Un nouveau Charlie Parker (le privé, pas le musicien) de John Connolly (Connolly, pas Connelly) c’est toujours une bonne nouvelle. Le dernier, Sous l’emprise des ombres ne déroge pas à la règle.

connollyJude, un sans-abri connu de tous à Portland était en train de collecter tout ce qu’il pouvait trouver comme argent pour engager Charlie Parker quand il s’est suicidé. Il voulait qu’il l’aide à découvrir ce qui était arrivé à sa fille, une ancienne junkie qui était en train de s’en sortir. La dernière fois que quelqu’un l’a vue, elle s’apprêtait à aller retrouver un boulot dans la petite ville de Prosperous. Le moins qu’on puisse dire c’est que Jude n’y a pas été très bien accueilli.

Charlie a des doutes sur le suicide, et quand il va à Properous, il en revient avec une sale, impression, une très sale impression, celle d’une ville qui cache des secrets vraiment moches. Il ne se trompe pas, et il va avoir besoin, une fois de plus, de l’aide de ses amis Angel et Louis.
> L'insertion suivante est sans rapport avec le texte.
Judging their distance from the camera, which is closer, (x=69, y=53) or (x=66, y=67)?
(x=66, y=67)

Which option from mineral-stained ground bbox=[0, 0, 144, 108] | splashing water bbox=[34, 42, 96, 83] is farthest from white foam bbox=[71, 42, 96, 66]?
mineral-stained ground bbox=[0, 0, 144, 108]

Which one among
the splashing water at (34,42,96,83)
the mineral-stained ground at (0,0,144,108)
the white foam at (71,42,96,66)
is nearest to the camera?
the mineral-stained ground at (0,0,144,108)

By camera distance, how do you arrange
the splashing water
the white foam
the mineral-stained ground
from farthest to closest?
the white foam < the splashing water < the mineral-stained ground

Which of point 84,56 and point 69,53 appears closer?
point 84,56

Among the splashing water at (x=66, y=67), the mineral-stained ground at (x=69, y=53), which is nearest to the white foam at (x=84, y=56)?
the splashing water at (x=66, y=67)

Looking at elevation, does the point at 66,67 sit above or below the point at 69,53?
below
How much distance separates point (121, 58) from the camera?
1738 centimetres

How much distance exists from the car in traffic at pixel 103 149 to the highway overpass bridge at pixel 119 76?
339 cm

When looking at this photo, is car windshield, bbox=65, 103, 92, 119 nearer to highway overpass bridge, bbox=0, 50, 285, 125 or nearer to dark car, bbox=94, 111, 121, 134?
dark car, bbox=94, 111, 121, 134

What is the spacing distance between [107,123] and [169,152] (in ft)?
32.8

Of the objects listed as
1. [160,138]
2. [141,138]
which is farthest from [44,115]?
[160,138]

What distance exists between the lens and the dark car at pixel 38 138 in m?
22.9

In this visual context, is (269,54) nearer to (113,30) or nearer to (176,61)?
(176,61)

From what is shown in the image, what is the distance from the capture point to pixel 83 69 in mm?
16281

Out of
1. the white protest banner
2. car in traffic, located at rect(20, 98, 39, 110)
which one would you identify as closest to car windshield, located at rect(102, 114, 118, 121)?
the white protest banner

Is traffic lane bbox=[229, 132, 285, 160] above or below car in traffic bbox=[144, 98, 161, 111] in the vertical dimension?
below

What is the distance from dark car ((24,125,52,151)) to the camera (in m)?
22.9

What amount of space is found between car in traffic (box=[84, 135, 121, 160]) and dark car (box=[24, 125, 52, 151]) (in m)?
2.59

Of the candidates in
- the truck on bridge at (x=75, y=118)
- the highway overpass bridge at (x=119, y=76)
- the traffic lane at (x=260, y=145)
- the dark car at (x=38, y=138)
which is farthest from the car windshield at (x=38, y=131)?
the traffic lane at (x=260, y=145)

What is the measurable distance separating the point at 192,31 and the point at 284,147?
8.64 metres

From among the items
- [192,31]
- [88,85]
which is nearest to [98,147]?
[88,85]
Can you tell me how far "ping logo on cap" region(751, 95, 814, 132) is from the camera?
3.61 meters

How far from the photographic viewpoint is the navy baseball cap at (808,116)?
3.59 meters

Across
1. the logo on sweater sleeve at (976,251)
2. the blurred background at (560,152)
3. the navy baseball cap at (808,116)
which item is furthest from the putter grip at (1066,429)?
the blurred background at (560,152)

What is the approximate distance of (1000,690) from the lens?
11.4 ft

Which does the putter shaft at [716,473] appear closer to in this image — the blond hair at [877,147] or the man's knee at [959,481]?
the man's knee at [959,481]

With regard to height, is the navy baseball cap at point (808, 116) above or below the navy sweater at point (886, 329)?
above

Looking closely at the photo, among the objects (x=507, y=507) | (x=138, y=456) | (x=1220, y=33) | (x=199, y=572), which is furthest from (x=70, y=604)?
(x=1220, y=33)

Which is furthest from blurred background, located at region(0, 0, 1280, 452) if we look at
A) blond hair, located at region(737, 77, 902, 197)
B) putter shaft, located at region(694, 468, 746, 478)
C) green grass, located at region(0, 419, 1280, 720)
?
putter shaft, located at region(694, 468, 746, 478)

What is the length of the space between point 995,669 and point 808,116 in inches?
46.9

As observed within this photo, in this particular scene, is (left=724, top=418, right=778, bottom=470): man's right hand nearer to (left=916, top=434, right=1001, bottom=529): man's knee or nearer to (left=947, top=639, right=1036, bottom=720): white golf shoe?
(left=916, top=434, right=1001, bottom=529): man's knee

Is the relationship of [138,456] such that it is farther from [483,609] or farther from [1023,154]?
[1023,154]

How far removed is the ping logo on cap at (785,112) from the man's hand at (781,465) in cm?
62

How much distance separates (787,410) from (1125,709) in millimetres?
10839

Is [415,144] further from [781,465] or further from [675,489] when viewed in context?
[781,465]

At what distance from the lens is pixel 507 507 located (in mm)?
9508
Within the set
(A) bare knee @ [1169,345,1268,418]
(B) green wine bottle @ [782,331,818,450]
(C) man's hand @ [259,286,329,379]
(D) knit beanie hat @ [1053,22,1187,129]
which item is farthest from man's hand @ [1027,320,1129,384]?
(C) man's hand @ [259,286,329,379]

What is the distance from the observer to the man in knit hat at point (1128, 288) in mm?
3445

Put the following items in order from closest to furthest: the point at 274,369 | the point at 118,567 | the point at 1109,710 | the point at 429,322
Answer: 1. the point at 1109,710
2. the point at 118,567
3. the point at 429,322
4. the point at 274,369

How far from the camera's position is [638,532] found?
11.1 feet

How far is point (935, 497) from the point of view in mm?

Encore un excellent Charlie Parker, avec de l’humour (noir certes mais de l’humour), des personnages qu’on adore, comme les affreux Louis et Angel ou les deux frères Fulci, et bien entendu Charlie, de l’action, une angoisse qui monte, un zeste de fantastique …

Ca c’est la base de tous les romans de Connolly. Ajoutez des affreux par douzaines, quelques psychopathes déjà connus des lecteurs mais également cette ville de Prosperous, atroce dans son apparente normalité qui cache une abomination. Ce village personnage est une vrai réussite de Connolly, la face cachée des sourires faux de tous les prédicateurs et de toutes les dames patronnesses, vraiment flippant et très très réussi.

Et comme souvent chez Connolly, derrière l’action, l’humour et le suspense, le portrait d’une Amérique, ou plutôt ici de deux Amériques : celle des petites villes très religieuses et en apparence très propres, et celle des homeless, ceux qui, pour une raison ou une autre, vivent dans la rue. Cette dernière étant représentée par deux ou trois personnages inoubliables.

En résumé, un très bon Charlie Parker.

John Connolly / Sous l’emprise des ombres (The wolf of winter, 2014), Presses de la cité/Sang d’encre (2015), traduit de l’anglais (Irlande) par Santiago Artozqui.